EXERCISE OBJECTIVE:
Reproduce the whole listing below line for line, without changing a single character.
===
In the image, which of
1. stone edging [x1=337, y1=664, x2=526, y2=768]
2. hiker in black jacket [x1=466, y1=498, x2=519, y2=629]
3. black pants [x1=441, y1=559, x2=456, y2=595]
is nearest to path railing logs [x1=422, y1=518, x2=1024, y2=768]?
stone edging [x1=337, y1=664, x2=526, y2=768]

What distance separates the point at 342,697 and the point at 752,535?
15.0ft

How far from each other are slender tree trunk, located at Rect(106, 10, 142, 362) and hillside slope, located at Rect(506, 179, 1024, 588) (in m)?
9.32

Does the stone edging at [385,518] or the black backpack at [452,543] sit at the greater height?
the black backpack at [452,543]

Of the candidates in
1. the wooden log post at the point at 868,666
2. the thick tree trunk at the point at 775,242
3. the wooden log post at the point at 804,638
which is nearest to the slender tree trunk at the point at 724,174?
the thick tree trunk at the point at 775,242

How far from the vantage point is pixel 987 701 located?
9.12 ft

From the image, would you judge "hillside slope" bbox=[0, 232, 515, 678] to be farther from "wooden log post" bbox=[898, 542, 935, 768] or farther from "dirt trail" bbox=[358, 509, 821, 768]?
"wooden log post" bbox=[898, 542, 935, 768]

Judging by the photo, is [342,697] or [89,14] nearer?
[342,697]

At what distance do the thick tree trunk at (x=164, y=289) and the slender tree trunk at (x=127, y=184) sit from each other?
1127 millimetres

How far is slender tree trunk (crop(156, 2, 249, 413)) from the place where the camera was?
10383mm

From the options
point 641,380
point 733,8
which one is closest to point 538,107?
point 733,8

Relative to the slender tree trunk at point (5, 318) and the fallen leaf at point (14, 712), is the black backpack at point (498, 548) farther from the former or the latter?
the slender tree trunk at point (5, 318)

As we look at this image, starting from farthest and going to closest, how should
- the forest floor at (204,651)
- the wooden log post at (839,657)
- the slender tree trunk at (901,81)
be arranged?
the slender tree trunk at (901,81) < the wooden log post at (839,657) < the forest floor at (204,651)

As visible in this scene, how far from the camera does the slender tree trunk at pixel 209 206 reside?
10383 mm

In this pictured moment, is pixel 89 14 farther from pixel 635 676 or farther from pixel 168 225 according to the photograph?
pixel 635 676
===
ANSWER TO THE TASK:
In the image, which of
1. stone edging [x1=337, y1=664, x2=526, y2=768]
2. hiker in black jacket [x1=466, y1=498, x2=519, y2=629]
3. black pants [x1=441, y1=559, x2=456, y2=595]
is nearest to path railing logs [x1=422, y1=518, x2=1024, y2=768]?
stone edging [x1=337, y1=664, x2=526, y2=768]

What distance separates the point at 342,697 and the point at 752,535?
15.0ft

How far from each other are slender tree trunk, located at Rect(106, 10, 142, 362) and hillside slope, located at Rect(506, 179, 1024, 588) (in m)?
9.32

Does the stone edging at [385,518] or the black backpack at [452,543] sit at the greater height?
the black backpack at [452,543]

Of the candidates in
1. the wooden log post at the point at 868,666
2. the thick tree trunk at the point at 775,242
3. the wooden log post at the point at 804,638
which is nearest to the slender tree trunk at the point at 724,174?
the thick tree trunk at the point at 775,242

How far from the vantage point is pixel 987 701 located?
9.12 ft

From the image, would you judge "hillside slope" bbox=[0, 232, 515, 678] to be farther from "wooden log post" bbox=[898, 542, 935, 768] or farther from "dirt trail" bbox=[358, 509, 821, 768]?
"wooden log post" bbox=[898, 542, 935, 768]

Judging by the photo, is [342,697] or [89,14] nearer?
[342,697]

At what distance do the thick tree trunk at (x=164, y=289) and the slender tree trunk at (x=127, y=184) sit from each other?
1127 millimetres

How far is slender tree trunk (crop(156, 2, 249, 413)) from the place where the camera was?
10383mm

From the options
point 641,380
point 733,8
which one is closest to point 538,107?
point 733,8

Relative to the slender tree trunk at point (5, 318) and the fallen leaf at point (14, 712), is the black backpack at point (498, 548) farther from the former or the latter?
the slender tree trunk at point (5, 318)

As we look at this image, starting from farthest and going to closest, how should
- the forest floor at (204,651)
- the wooden log post at (839,657)
- the slender tree trunk at (901,81)
be arranged?
the slender tree trunk at (901,81) < the wooden log post at (839,657) < the forest floor at (204,651)

As visible in this scene, how far from the camera does the slender tree trunk at pixel 209 206 reside?
10383 mm

In this pictured moment, is pixel 89 14 farther from pixel 635 676 or farther from pixel 168 225 according to the photograph?
pixel 635 676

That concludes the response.